## WORK ORDER 1
In the passage on the 1916 Rising, what has utterly altered how Irish people approach the founding myth of Irish nationality?
## WORK ORDER 2
Repeat the passage on the 1916 Rising word for word, from "Historically, the question" up to and including "where he worked.".

## EXCERPTED TEXT
━━━━

All myths are held in common ownership. Their meanings and the symbolic uses to which they are put are always being contested. So, for instance, how Irish people approach the founding myth of Irish nationality, the 1916 rising, has been altered utterly by thirty years of political violence in Northern Ireland. At the very least it has meant that every engagement with the Rising has also to be an engagement with the claim by the Provisional IRA that it was continuing on in the tradition of justified violent struggle created by that event.

One particularly fascinating debate around 1916 has been the one about Roger Casement’s diaries, which have again been the subject of considerable interest and argument in recent years. Alongside the argument about the diaries’ authenticity, has emerged the related argument of whether or not Casement was gay.

Historically, the question is meaningless, of course, since it involves anachronistically applying to Casement a political and sexual identity, which did not then exist as we now know it. Ethically, too, it is on shaky ground, as it is predicated on accepting the veracity of the diaries, which don’t show Casement donning the latest fashions for a night out in the local gay club, but involved in some pretty exploitative sexual liaisons with young boys in the colonies where he worked.

━━━━

## DATA
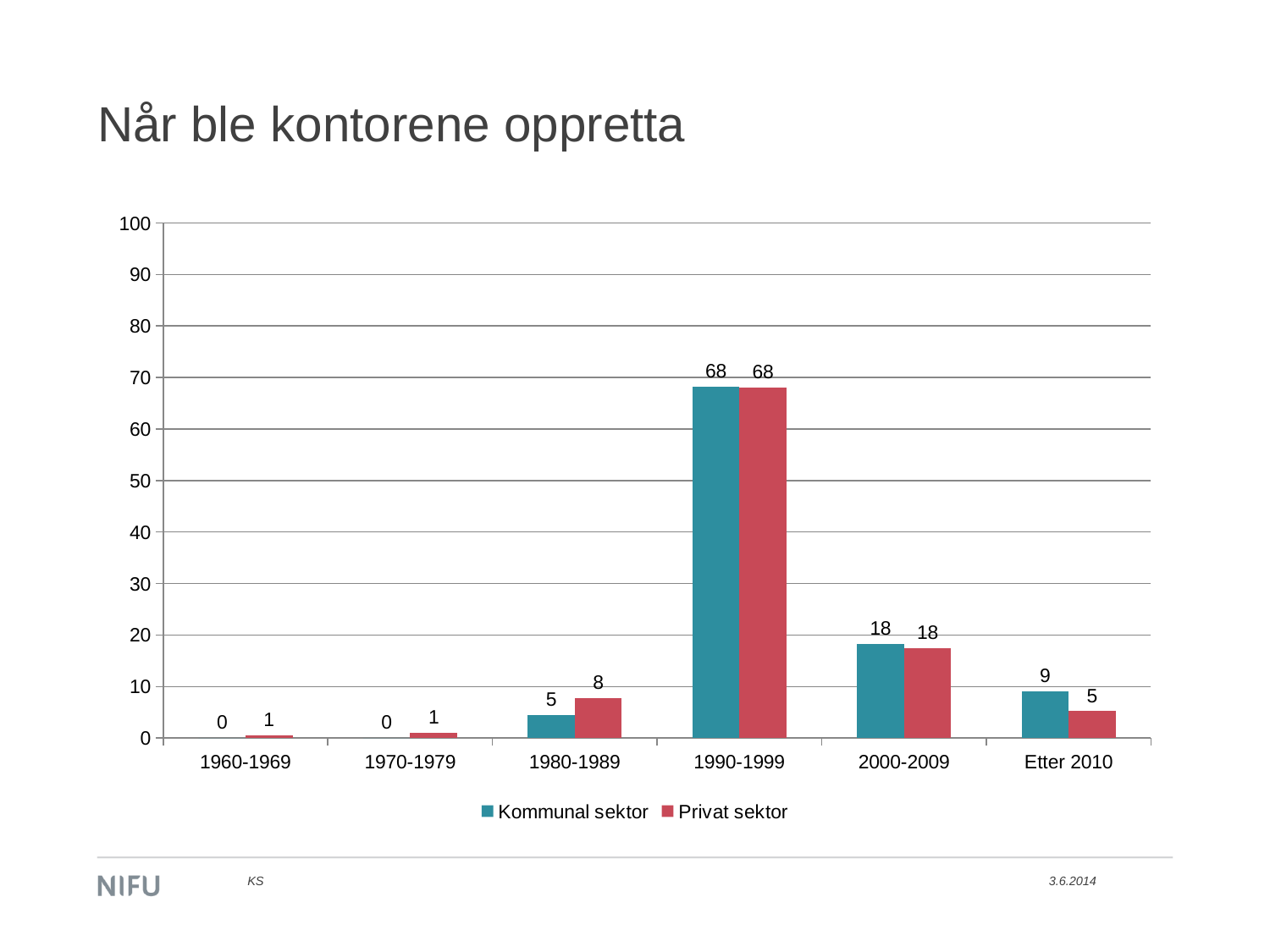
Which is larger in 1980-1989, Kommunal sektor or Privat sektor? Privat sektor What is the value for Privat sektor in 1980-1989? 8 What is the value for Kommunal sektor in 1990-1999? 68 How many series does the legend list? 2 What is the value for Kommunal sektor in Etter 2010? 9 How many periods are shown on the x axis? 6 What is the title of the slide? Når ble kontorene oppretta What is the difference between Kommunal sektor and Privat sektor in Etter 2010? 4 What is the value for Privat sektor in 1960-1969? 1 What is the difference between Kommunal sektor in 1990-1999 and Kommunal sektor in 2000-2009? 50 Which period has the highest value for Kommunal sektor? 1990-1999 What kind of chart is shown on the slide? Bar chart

━━━━

## TASK RESPONSE 1
Thirty years of political violence in Northern Ireland.

## TASK RESPONSE 2
Historically, the question is meaningless, of course, since it involves anachronistically applying to Casement a political and sexual identity, which did not then exist as we now know it. Ethically, too, it is on shaky ground, as it is predicated on accepting the veracity of the diaries, which don’t show Casement donning the latest fashions for a night out in the local gay club, but involved in some pretty exploitative sexual liaisons with young boys in the colonies where he worked.